Rock News
20/12/2019
In una nuova intervista pubblicata sul suo podcast Digging Deep, Robert Plant ha deciso di parlare di quello che forse è stato il momento più complicato e delicato della sua vita, ossia quello dopo la morte di John Bonham e la successiva fine della sua esperienza con i Led Zeppelin. Per il leggendario frontman non è stato affatto semplice intraprendere la carriera solista e all’inizio ha vissuto dei momenti davvero difficili.
“Nell’81, ’82 e ’83 ho cercato disperatamente di scrivere nuove canzoni per allontanarmi dalla mia prima esperienza musicale – ha spiegato il cantante – a dirla tutta, molti anni prima di allora andai ai Rockfield Studios di Monmouth, in Galles, dove Dave Edmunds (musicista gallese ndr) stava registrando I Knew the Bride When She Used to Rock ‘n’ Roll e roba del genere. Il suo contratto con l’etichetta RCA stava per scadere e io adoravo la sfacciataggine del suo rock ‘n’ roll. Sembrava come quello degli anni ’60 proveniente da Nashville e Edmunds era al comando di quel genere. Aveva davvero una band grandiosa”.
“Così andai ai Rockfield Studios – ha proseguito Plant – il posto mi piacque molto. Incontrai Dave e lo convinsi a firmare per la Swan Song Records e poi ho proseguito con i miei affari, lui ha riscosso un grande successo e ha vissuto un bel periodo. Io ero solito passare spesso da quelle parti perché il confine con il Galles per me è una sorta di mana e inoltre laggiù ci sono posti davvero belli”. Se il musicista ha fatto tutta questa premessa c’è un perché: ai Rockfield Studios poi ci tornò per ripartire da zero. “Alla fine del 1980 non avevo un posto dove andare – ha raccontato ancora – i Led Zeppelin erano finiti, John era morto, così ho formato una band chiamata Honeydrippers”.
Fu proprio con questo gruppo che Robert Plant ricominciò a esibirsi live, anche se in posti ben lontani da quelli ai quali era abituato con i Led Zeppelin: “Suonavamo gratis nei club in tutta l’Inghilterra – ha spiegato – era una band grandiosa perché era composta da grandi musicisti.

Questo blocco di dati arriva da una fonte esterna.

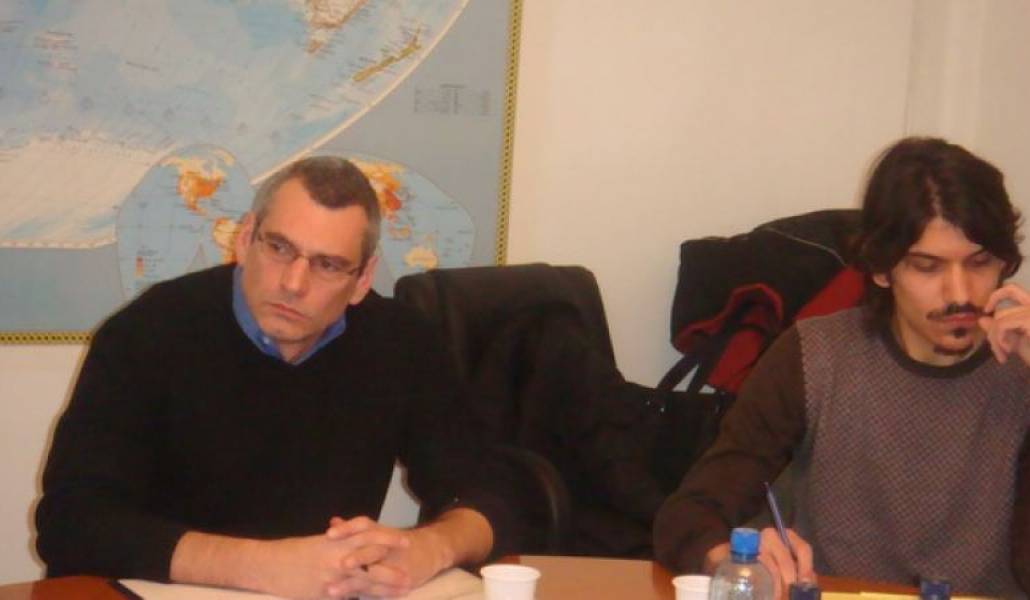 afaa16db61dbc83f1168ebeedec0169c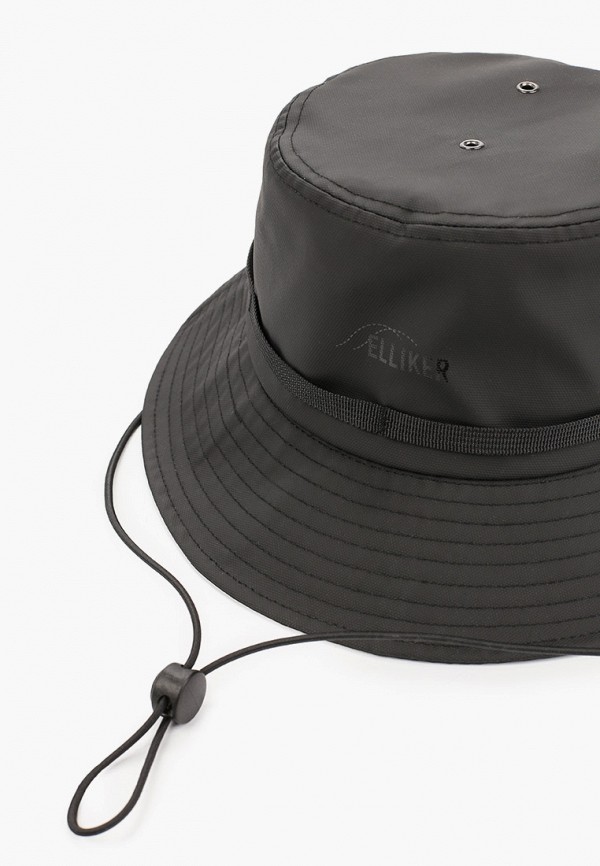 фото Панама elliker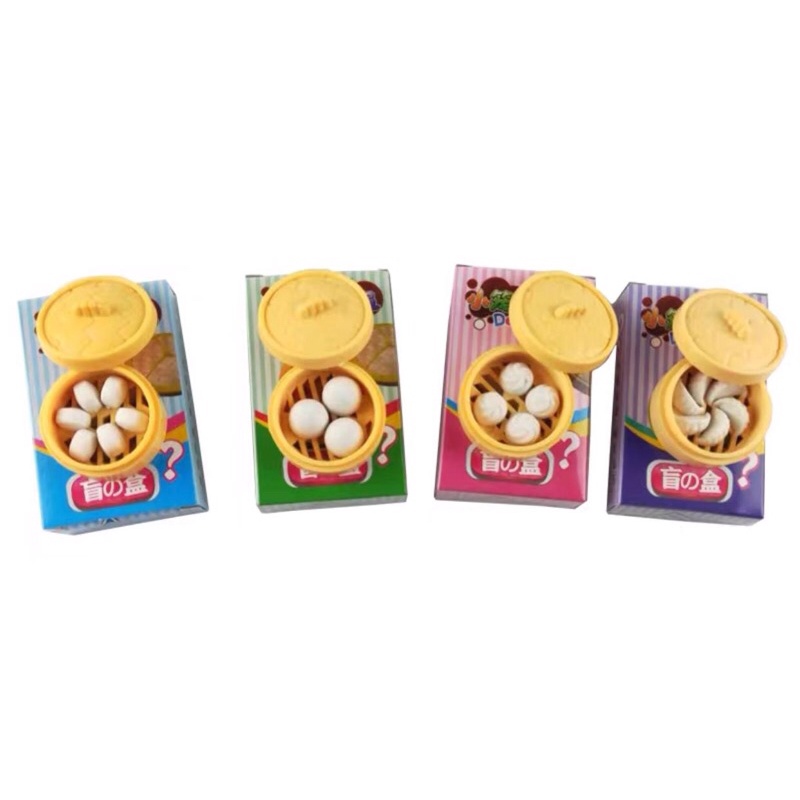 

penghapus dimsum eraser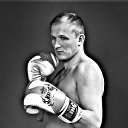 ���� ������, ������, 39 ��� - ��������� 23 ������� 2016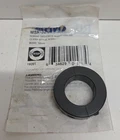 New In Bag! Ruland 32MM Bore Two Piece Shaft Collar MSP-32-F. Price: $19.95.
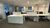 Sala-Conjunto, 590 m² - Foto 3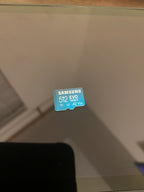 Steam Deck 680gb Total (256gb) 2H51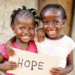 We Need Leaders That Prioritise Welfare Of Children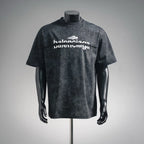 Clothes Balenciaga short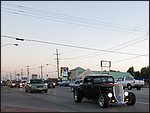 IMG_0377.JPG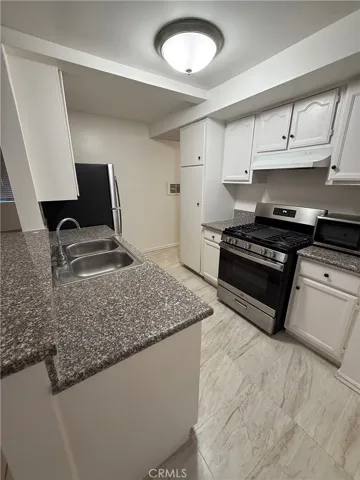 Kitchent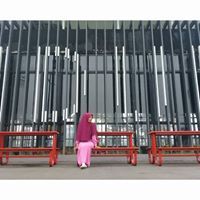 Iis Syamsiah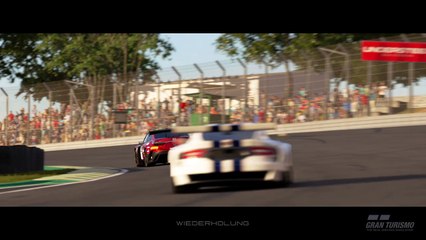 Gran Turismo™SPORT Beta-Version_2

Robbie Blunt e Andy Silvester erano i due chitarristi, erano entrambi musicisti straordinari e lo sono tuttora”. Prima di suonare in un club, però, la band adottò uno stratagemma per scoprire se il pubblico fosse o meno a conoscenza dell’arrivo di Robert Plant: “Il nostro autista andava all’entrata e chiedeva ‘Chi suona qui stasera?’ – ha spiegato – se menzionavano il mio nome ce ne andavamo”. L’intento degli Honeydrippers era quello di suonare la musica che volevano e non quella appartenente al passato di Plant; inoltre non volevano attirare l’attenzione del grande pubblico per la sua presenza.
Poco tempo dopo, però, Plant e i suoi compagni si resero conto che non avrebbero potuto andare avanti così a lungo, suonando sempre le stesse cover negli stessi piccoli club, davanti a una decina di persone. Così l’ex cantante degli Zeppelin decise di formare una vera e propria band con dei pezzi originali: “Andai ai Rockfield Studios, o meglio, andai in quelli che oggi sono conosciuti come Monnow Valley Studios – ha raccontato ancora, ricollegandosi alla premessa – e ho messo su un gruppo insieme a Cozy Powell, Paul Martinez, Robbie Blunt e Andy Silvester che, per iniziare, suonò il basso”.
“Conobbi Andy quando suonava in un gruppo chiamato The Shades of Blue che si esibiva nella Black Country – ha proseguito Plant – era un gruppo favoloso che suonava roba R&B davvero forte. E fu così che formammo questa band, iniziammo a scrivere canzoni che ci vennero fuori così, per caso. Alla fine Andy però decise di tirarsi indietro e così al suo posto al basso arrivò Paul Martinez. A quel punto ci chiudemmo in studio e iniziammo a registrare”. Gli Honeydrippers, dunque, rappresentarono per Robert Plant un nuovo inizio, il punto di partenza per quella che è poi stata la sua carriera senza i Led Zeppelin.